Page:
Begin

Week 3: Gen AI for Sociology

Introduction

  • Last week: static embeddings (word2vec / SVD / SGNS)
  • This week: contextual embeddings via Transformers
  • Deliverables:
    • Understand self‑attention, multi‑head attention, positional encodings
    • Move from word vectors → token-in-context representations
    • Apply to sociological text with Hugging Face (DistilBERT)

From static to contextual

Why change the representation?

  • Static embeddings: one vector per word type
    • “bank” (river vs. finance) → same vector
  • Contextual embeddings: one vector per token occurrence
    • “bank” meaning depends on surrounding tokens
  • Consequence: downstream measures (similarity, typicality, ideology) become context‑sensitive

The bridge: same math, richer inputs

  • We still live in vector spaces and compare with cosine
  • But now each token gets a context‑conditioned vector (layer × position)
  • Pooling those token vectors → sentence / document embeddings
  • Transformers provide the mechanism to compute these vectors efficiently

From static to contextual: the bridge

Static (word2vec / GloVe)

  • One vector per word type
  • Learned from global co‑occurrence / local windows
  • Fast to use; no context at inference
  • Captures broad semantics, but polysemy problem

Contextual (Transformers)

  • One vector per token occurrence
  • Computed on the fly from surrounding words
  • Can disambiguate senses; supports long‑range links
  • Heavier compute, richer representation

Transformer: the big idea (vs word2vec)

  • Replace recurrence/convolutions with attention‑only computation
  • Compute all‑pairs interactions between tokens in parallel
  • Stack layers: each layer refines token vectors using multi‑head attention + feed‑forward

Transformer: the big idea (vs word2vec)

Note

How this differs from word2vec

  • word2vec trains two lookup tables (input and output embeddings) to score (center, context) pairs with a dot product; once trained, a word’s vector is fixed.

  • Transformers recompute a vector for each token using the other tokens in the same sequence at every layer. The representation is context‑conditioned.

Self‑attention (core equation)

Note

Relation to word2vec

  • In SGNS, similarity is a dot product between pretrained center/context vectors.

  • In self‑attention, similarity is a dot product inside the sequence between projected token features, so the “context” is sequence‑specific and position‑aware.

  • Effectively: attention learns a data‑dependent co‑occurrence matrix for each sequence and layer.

End

Parts of the exercise:
- a) Answer these questions from the Week 3 notes on Transformers and contextual embeddings:
(i) Which model do the notes name for applying the methods to sociological text?
(ii) Which word do the notes use to show that static embeddings give two meanings the same vector?
(iii) What do the notes say attention effectively learns for each sequence and layer?
- b) Extend the Week 3 notes on Transformers and contextual embeddings, picking up after their last bullet point.

Supplied material:
Begin

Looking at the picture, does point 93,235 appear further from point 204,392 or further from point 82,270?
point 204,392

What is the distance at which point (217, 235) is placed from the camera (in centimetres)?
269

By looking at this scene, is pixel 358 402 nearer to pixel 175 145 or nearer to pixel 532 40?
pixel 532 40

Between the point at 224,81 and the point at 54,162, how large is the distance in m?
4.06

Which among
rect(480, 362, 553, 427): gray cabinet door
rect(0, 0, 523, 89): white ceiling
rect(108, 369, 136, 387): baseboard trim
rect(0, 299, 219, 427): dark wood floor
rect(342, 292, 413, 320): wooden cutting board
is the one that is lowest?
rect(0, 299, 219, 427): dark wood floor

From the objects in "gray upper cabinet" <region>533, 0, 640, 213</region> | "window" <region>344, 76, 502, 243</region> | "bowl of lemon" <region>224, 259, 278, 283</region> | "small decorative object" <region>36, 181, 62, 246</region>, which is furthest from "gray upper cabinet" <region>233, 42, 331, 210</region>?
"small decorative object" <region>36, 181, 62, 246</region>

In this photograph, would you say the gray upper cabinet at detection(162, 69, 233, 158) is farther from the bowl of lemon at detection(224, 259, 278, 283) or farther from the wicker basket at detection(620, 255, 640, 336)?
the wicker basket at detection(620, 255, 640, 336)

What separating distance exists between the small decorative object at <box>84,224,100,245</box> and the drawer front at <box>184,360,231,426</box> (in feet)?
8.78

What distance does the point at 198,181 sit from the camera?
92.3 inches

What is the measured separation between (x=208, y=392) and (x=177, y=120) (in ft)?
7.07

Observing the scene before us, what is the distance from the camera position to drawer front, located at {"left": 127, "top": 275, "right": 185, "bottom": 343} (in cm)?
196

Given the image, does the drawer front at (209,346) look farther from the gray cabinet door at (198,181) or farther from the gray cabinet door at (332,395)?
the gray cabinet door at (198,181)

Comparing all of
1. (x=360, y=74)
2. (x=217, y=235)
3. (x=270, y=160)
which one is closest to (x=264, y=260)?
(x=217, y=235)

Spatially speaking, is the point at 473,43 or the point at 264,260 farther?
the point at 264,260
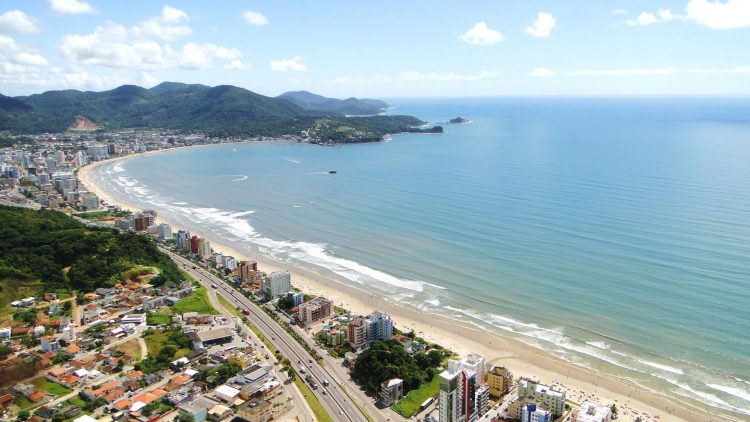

End

Answers to the tasks:
- a)
(i) DistilBERT, used through Hugging Face.
(ii) "Bank," as in river vs. finance.
(iii) A data-dependent co-occurrence matrix.

- b)
Multi‑head attention (intuition)

  • Run attention H times with different learned projections
  • Each head can specialize (syntax, coreference, discourse, topic, negation)
  • Concatenate head outputs → linear projection → richer representation

Multi‑head attention (intuition)

Note

Analogy to word2vec

  • Think of heads as learning multiple subspaces of “co‑occurrence,” instead of one shared space.

  • Multiple heads ≈ capturing different neighborhood logics simultaneously.

Where do embeddings appear?

  1. Token embeddings: lookup table for wordpieces/subwords (like word2vec’s table)
  2. Positional encodings: add order information (word2vec uses a window but loses absolute positions)
  3. After each layer: new contextual embeddings (token‑in‑context vectors)
  4. Pooling (CLS / mean / attention‑weighted) → sentence or document vectors for analysis

Where do embeddings appear?

Note

Key difference: In word2vec, the vector you analyze is the same regardless of sentence. In Transformers, the vector you analyze depends on the sentence and the layer.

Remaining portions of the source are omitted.